Dataset records Block Start
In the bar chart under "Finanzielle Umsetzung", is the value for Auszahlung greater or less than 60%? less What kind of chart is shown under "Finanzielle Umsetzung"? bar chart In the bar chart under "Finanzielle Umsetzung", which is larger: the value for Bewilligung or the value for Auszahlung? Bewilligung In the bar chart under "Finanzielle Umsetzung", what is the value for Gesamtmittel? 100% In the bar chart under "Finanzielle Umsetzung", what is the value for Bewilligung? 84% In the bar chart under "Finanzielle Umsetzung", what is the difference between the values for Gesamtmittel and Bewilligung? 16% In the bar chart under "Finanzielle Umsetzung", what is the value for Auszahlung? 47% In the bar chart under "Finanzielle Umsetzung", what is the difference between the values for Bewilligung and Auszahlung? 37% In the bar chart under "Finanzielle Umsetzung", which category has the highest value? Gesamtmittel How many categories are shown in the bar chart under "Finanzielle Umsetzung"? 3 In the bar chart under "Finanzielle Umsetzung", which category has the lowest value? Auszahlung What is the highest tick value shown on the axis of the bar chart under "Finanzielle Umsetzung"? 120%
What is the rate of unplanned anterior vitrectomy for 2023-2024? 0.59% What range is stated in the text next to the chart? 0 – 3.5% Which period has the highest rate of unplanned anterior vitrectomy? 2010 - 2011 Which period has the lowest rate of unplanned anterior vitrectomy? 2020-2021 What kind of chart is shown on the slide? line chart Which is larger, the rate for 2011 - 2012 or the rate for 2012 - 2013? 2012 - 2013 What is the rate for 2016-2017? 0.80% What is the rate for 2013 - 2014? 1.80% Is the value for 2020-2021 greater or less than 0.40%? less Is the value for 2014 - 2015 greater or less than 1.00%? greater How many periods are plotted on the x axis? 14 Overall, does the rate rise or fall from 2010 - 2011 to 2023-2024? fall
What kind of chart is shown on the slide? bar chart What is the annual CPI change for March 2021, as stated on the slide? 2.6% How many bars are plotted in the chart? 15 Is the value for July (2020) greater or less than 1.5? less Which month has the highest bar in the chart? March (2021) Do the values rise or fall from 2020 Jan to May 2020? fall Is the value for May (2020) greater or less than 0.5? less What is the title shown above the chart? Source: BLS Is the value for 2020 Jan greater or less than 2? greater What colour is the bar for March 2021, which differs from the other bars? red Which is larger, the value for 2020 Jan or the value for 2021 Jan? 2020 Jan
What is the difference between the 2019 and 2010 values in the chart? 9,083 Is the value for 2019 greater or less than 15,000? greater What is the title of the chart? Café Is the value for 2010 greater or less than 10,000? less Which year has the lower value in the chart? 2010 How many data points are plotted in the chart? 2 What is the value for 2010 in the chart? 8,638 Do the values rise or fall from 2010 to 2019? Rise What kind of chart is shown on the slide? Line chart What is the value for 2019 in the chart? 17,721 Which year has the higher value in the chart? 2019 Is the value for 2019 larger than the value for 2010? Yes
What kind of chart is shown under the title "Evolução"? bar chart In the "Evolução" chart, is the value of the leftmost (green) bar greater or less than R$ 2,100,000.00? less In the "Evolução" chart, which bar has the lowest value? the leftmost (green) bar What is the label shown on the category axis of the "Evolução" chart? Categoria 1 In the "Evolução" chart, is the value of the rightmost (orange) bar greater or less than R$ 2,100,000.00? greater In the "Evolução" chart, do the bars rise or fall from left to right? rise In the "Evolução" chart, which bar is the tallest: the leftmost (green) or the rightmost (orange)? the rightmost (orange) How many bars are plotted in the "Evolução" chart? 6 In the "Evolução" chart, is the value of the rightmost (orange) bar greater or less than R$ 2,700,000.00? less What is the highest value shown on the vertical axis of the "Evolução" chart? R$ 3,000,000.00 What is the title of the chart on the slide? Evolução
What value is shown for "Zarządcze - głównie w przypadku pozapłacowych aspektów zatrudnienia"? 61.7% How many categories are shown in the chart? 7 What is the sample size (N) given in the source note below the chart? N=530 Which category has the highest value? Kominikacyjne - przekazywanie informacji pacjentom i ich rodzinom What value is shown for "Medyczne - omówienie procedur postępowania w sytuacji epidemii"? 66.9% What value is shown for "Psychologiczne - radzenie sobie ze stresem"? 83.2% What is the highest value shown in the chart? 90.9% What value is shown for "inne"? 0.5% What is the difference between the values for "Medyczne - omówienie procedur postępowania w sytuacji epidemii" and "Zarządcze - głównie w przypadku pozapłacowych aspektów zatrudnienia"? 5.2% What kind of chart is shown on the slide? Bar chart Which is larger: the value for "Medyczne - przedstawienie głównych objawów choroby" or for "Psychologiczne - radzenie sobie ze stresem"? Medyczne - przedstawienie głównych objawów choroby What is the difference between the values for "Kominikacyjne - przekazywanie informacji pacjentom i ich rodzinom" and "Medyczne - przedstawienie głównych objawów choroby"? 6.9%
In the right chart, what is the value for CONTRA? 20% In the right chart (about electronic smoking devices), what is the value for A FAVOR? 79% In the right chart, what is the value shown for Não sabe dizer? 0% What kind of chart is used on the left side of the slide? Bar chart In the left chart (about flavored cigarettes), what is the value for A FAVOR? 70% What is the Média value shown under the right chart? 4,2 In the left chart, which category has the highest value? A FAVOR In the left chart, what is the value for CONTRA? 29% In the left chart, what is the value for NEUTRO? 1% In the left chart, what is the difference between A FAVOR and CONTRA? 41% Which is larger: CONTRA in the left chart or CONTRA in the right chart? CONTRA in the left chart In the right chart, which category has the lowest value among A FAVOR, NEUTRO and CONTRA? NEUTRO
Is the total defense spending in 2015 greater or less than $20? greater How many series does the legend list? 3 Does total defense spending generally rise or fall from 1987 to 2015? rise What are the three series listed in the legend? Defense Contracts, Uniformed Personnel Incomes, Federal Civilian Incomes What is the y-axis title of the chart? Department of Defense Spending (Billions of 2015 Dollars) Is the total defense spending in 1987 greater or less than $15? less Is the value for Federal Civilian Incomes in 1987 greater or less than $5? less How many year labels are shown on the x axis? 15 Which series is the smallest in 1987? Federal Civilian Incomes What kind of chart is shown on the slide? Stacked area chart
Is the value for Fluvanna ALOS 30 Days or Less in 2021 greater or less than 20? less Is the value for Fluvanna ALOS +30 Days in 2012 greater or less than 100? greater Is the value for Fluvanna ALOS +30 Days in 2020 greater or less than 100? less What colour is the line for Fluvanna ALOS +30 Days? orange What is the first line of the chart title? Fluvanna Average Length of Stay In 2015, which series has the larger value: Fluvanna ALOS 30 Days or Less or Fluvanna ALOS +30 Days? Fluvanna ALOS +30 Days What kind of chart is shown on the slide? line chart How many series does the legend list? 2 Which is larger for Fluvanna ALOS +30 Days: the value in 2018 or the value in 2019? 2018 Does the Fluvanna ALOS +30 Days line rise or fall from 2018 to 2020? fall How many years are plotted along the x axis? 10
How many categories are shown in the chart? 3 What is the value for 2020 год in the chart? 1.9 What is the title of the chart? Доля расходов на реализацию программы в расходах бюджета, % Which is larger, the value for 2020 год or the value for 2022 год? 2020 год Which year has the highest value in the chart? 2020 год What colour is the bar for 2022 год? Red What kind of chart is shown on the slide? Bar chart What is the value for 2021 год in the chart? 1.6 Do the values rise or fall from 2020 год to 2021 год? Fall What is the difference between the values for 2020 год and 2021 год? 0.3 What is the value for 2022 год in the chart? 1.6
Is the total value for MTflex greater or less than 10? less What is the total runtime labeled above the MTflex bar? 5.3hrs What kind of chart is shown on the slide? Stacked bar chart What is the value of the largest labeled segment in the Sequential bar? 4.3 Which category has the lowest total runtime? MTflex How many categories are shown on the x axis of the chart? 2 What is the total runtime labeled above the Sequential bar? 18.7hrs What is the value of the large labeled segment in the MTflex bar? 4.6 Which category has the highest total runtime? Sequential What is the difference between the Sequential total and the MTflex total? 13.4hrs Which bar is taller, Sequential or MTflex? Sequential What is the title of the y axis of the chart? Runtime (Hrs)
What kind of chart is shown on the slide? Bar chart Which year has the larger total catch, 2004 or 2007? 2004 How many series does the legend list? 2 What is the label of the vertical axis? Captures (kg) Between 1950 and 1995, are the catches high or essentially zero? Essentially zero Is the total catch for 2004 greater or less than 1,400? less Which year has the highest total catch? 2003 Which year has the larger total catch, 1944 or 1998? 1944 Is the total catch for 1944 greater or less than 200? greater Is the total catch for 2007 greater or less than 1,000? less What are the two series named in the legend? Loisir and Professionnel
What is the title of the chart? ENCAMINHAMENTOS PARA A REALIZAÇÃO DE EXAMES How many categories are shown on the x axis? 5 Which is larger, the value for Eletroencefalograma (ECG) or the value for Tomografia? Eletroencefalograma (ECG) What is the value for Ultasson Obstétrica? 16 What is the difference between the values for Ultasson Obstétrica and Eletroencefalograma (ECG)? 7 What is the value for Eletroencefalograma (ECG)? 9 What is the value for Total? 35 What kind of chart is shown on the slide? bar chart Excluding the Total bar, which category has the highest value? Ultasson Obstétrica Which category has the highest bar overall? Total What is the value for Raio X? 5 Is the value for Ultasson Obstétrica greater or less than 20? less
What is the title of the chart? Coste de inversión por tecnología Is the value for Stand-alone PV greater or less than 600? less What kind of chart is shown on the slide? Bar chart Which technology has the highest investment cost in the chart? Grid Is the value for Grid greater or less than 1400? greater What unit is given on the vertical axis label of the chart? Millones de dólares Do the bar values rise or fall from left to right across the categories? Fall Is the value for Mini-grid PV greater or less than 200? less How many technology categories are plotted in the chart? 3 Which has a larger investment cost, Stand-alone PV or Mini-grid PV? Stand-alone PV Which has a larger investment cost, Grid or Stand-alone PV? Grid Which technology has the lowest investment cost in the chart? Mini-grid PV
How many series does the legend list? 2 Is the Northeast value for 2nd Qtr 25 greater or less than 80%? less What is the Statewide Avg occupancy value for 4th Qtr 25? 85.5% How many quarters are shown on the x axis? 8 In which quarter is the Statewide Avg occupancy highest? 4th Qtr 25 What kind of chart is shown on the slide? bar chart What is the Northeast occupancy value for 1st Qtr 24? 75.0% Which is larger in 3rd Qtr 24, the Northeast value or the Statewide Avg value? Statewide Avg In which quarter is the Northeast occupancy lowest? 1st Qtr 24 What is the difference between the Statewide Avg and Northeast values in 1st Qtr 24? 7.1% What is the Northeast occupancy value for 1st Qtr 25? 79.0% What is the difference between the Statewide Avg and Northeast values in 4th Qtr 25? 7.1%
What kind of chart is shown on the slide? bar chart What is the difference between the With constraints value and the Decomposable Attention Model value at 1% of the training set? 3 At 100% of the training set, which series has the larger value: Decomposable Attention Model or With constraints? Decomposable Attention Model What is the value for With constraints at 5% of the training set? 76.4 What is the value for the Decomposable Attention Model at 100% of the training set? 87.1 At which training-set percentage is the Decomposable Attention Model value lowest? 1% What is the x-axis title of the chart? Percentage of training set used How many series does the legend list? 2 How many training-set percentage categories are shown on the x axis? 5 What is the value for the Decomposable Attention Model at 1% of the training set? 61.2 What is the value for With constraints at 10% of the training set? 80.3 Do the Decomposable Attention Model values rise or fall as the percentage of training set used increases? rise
Dataset records Block End
**Problem description:**
Which entries contain the word "above"? Show each of them in full.

**Expected answer:**
What kind of chart is shown on the slide? bar chart What is the annual CPI change for March 2021, as stated on the slide? 2.6% How many bars are plotted in the chart? 15 Is the value for July (2020) greater or less than 1.5? less Which month has the highest bar in the chart? March (2021) Do the values rise or fall from 2020 Jan to May 2020? fall Is the value for May (2020) greater or less than 0.5? less What is the title shown above the chart? Source: BLS Is the value for 2020 Jan greater or less than 2? greater What colour is the bar for March 2021, which differs from the other bars? red Which is larger, the value for 2020 Jan or the value for 2021 Jan? 2020 Jan
Is the total value for MTflex greater or less than 10? less What is the total runtime labeled above the MTflex bar? 5.3hrs What kind of chart is shown on the slide? Stacked bar chart What is the value of the largest labeled segment in the Sequential bar? 4.3 Which category has the lowest total runtime? MTflex How many categories are shown on the x axis of the chart? 2 What is the total runtime labeled above the Sequential bar? 18.7hrs What is the value of the large labeled segment in the MTflex bar? 4.6 Which category has the highest total runtime? Sequential What is the difference between the Sequential total and the MTflex total? 13.4hrs Which bar is taller, Sequential or MTflex? Sequential What is the title of the y axis of the chart? Runtime (Hrs)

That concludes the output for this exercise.